* Begin *

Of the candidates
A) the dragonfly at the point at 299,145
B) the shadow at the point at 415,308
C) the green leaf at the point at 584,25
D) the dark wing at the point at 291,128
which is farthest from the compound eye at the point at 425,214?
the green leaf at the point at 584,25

* End *

* _Work instructions_: Reproduce the entire listing word for word.

* _Exercise solution_:
Of the candidates
A) the dragonfly at the point at 299,145
B) the shadow at the point at 415,308
C) the green leaf at the point at 584,25
D) the dark wing at the point at 291,128
which is farthest from the compound eye at the point at 425,214?
the green leaf at the point at 584,25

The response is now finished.